# ACTIVITY:
An exact copy of the records below is needed, with every picture left out.

# DATA SUPPLIED:
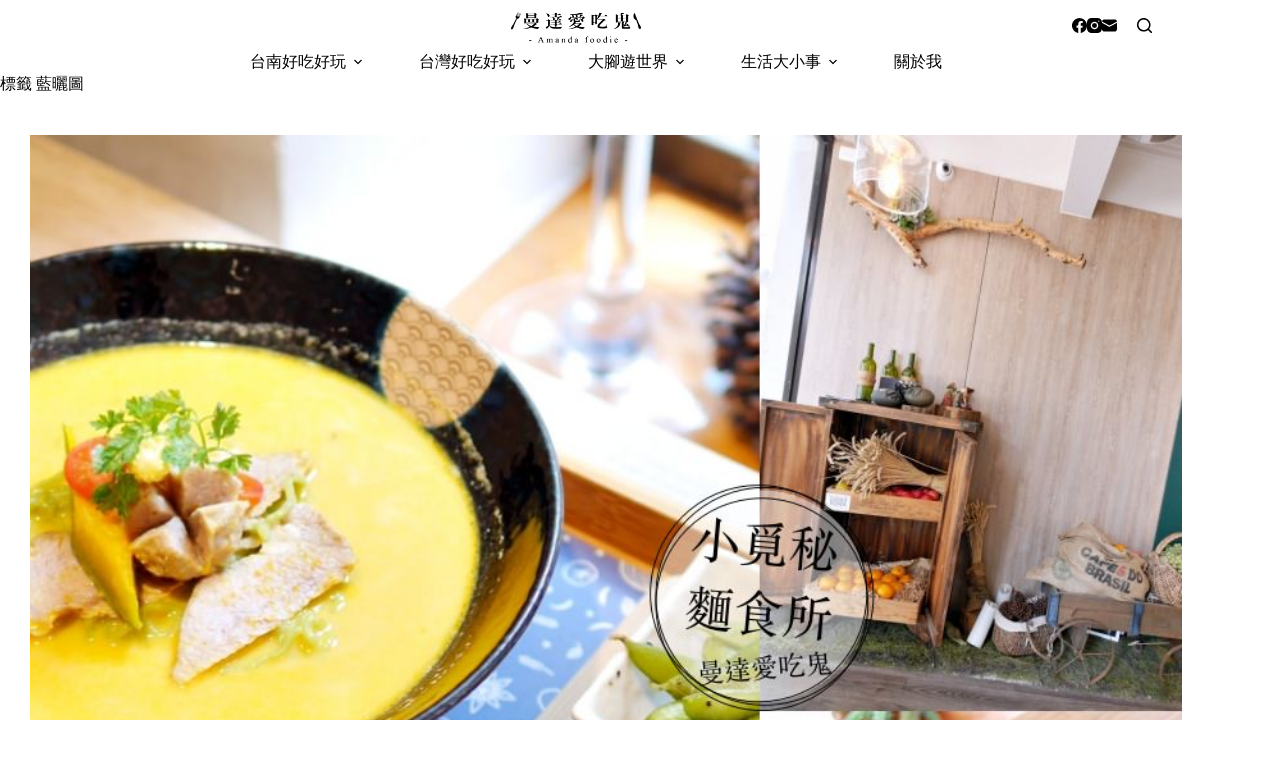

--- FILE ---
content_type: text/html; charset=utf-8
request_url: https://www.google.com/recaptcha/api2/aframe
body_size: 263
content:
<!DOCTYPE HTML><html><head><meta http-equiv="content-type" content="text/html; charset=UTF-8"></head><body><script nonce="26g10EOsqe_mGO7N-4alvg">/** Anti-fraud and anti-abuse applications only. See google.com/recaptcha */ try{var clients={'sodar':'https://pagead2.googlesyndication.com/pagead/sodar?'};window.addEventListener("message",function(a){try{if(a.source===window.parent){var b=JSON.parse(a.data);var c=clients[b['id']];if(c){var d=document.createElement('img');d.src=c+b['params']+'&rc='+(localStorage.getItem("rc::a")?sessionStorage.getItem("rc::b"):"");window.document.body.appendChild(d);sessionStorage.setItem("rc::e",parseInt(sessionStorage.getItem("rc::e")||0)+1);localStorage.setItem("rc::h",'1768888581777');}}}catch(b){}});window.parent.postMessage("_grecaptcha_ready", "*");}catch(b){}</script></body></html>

# ANSWER TO THE EXERCISE:
--- FILE ---
content_type: text/html; charset=utf-8
request_url: https://www.google.com/recaptcha/api2/aframe
body_size: 263
content:
<!DOCTYPE HTML><html><head><meta http-equiv="content-type" content="text/html; charset=UTF-8"></head><body><script nonce="26g10EOsqe_mGO7N-4alvg">/** Anti-fraud and anti-abuse applications only. See google.com/recaptcha */ try{var clients={'sodar':'https://pagead2.googlesyndication.com/pagead/sodar?'};window.addEventListener("message",function(a){try{if(a.source===window.parent){var b=JSON.parse(a.data);var c=clients[b['id']];if(c){var d=document.createElement('img');d.src=c+b['params']+'&rc='+(localStorage.getItem("rc::a")?sessionStorage.getItem("rc::b"):"");window.document.body.appendChild(d);sessionStorage.setItem("rc::e",parseInt(sessionStorage.getItem("rc::e")||0)+1);localStorage.setItem("rc::h",'1768888581777');}}}catch(b){}});window.parent.postMessage("_grecaptcha_ready", "*");}catch(b){}</script></body></html>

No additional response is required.